*** Opening Text under study ***

A new baby brings joy and new challenges to a family, but for some new parents, a new baby also brings a level of stress and anxiety that can negatively affect their lives and relationships. Antenatal depression (depression that occurs during pregnancy) and postnatal depression (depression that occurs after giving birth) are both known as perinatal depression.
What is perinatal depression?
During pregnancy and just after birth, women experience dramatic hormone changes that cause feelings of overwhelming, sadness, or anxiety known as “baby blues”. Typically, these feelings start within a few days of giving birth and resolve within a few days. Perinatal depression causes many of the same feelings, except they may be more intense and lasts two weeks or more.
About one in five women experience postnatal depression. Men can also be affected, with about one in ten dads experiencing symptoms of depression after the birth of a new baby.

*** Closing Text under study ***
*** Opening Recorded information ***

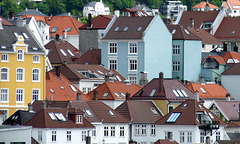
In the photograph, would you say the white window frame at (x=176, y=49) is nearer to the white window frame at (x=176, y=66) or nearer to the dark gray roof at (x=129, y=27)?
the white window frame at (x=176, y=66)

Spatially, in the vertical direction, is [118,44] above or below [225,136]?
above

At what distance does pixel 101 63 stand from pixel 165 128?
28049mm

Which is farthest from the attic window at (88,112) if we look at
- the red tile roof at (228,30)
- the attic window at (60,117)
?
the red tile roof at (228,30)

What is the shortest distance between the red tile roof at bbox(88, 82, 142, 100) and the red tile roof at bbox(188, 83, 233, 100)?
786cm

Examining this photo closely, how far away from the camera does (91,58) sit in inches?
5266

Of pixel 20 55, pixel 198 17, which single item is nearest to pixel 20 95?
pixel 20 55

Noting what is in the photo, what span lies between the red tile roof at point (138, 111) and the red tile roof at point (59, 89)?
4756 millimetres

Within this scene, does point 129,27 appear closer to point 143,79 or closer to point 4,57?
point 143,79

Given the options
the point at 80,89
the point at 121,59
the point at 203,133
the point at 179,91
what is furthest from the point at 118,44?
the point at 203,133

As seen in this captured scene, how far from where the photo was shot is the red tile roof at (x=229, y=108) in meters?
115

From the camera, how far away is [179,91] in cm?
11244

*** Closing Recorded information ***

→ Exercises to complete
1. List every named type of depression that appears in the perinatal depression text.
2. In the perinatal depression text, how many dads experience symptoms of depression after the birth of a new baby?
3. Please write the next part of the perinatal depression text, starting after its final sentence.

→ Exercise responses
1.
- Antenatal depression
- Postnatal depression
- Perinatal depression

2. About one in ten dads experience symptoms of depression after the birth of a new baby.

3.
Because many of the symptoms of perinatal depression resemble normal changes that come along with a new baby, it can be difficult to distinguish actual depression from normal changes. It is common for new mothers to feel guilt or shame at feeling like they cannot cope with having a new baby. It is important for new mothers to understand that perinatal depression is not a sign of weakness, it’s not all in the mind, and it’s not something to feel guilty or ashamed of.
The good news is perinatal depression is that with proper support and treatment, women can recover from depression and enjoy their babies. Untreated perinatal depression can lead to relationship difficulties and can interfere with your ability to bond with your baby.
Symptoms of perinatal depression
If you are pregnant or have recently given birth and you experience any of the following symptoms, please seek help.
- Frequent crying
- Anxiety or panic
- Feeling down or numb
- Lack of appetite
- Desire to withdraw from your partner, family, or friends
- Inability to cope with normal daily activity
- Lack of interest in things you used to enjoy
- Feelings of anger or resentment
- Insomnia or sleeping significantly more than usual
- Fear of being alone
- Feeling worthless or ashamed
- Desire to run away
- Concerns about the safety of your baby
If you experience any of the following symptoms, please don’t wait to ask for help.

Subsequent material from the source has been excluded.